Strangely enough, the only Albanian Code that mentions and stipulates treatment refusal (as a notion) is the Naval Code. According to article 149 of this Code, the skipper is obliged to report every probable case of treatment refusal [26]. Compared to the overall hesitation concerning treatment refusal within Albanian territory, it seems that such 'slack' tolerance in the Naval Code may be demanded by the circumstances: other rules may apply when navigating in international waters, and when there may be passengers from other nationalities.
As said above, the role confusion and the lack of appropriate terminology in Albanian medical and legal settings are deleterious to the general conception of a 'death in dignity', and toward the application of advance directives for near-death and irreversible conditions. Such a terminological and legal vacuum has been felt elsewhere; in Italy for example, where during the last two decades the number of Albanian immigrants has considerably raised, bi- and multilingual brochures are made available from the social services. In an interesting part of a brochure produced from the social and medical services of the Italian region Emilia-Romagna (the brochure stamped in Albanian language under the title Relationship with the elderly person), an entire paragraph is dedicated to the 'meaning of the death'; all along the lines authors used synonymously the Albanian terms together with the Italian ones (for example, vdekje - morte [death]; humbje - perdita [loss]; dinjitet - dignitá [dignity]), thus underlining the potential conceptual discrepancies between the languages, and the cultures involved [27].
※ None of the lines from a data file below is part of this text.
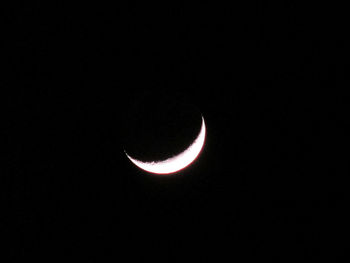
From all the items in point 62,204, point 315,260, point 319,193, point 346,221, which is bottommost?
point 315,260

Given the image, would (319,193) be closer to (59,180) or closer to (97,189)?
(97,189)

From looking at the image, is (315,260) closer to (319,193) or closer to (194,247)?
(319,193)

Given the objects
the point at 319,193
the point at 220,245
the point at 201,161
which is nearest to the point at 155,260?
the point at 220,245

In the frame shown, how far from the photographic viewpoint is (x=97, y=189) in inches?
138

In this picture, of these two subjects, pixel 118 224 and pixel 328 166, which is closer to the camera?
pixel 328 166

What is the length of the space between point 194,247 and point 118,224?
3.11 ft

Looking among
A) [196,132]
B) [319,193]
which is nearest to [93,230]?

It seems that end-of-life decisions, treatment refusal and DNR requests in Albania are hazardous options. The rationale of their application is influenced by a mixture of religious beliefs, death coping-behaviors and above all, by an immense confusion concerning the role of the proxies as the decision-maker. Some of the options we suggest to improve the overall picture are through raising the public and professional awareness, through adopting more advanced experiences from other countries, and through discussing the issues in appropriate medical and legal forums.
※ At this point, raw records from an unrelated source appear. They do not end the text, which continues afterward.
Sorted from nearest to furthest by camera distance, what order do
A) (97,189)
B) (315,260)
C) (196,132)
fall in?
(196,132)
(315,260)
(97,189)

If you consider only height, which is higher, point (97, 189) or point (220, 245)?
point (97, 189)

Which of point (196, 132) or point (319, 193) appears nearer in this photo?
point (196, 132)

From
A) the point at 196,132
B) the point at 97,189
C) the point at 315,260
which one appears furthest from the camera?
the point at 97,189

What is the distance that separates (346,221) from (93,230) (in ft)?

Nevertheless, the Albanian tradition is familiar with the notion of 'amanet', a living will that predominantly deals the property and inheritance issues, but that in some cases will include advance directives regarding the last days of life, or near-death situations. If we have no doubts about the general notion of free will, like other authors who have raised suspicions about its existence [14], then there should be no obstacle to duly registering and honoring an advance directive, formulated by a competent person. The overall reticence, both culturally and legally imposed and sustained, regarding treatment refusal and end-of-life decisions in Albania has to be addressed by medical professionals, in the appropriate instances, and should be duly translated in legislative, regulatory and normative acts that will respond to the dilemmas described above.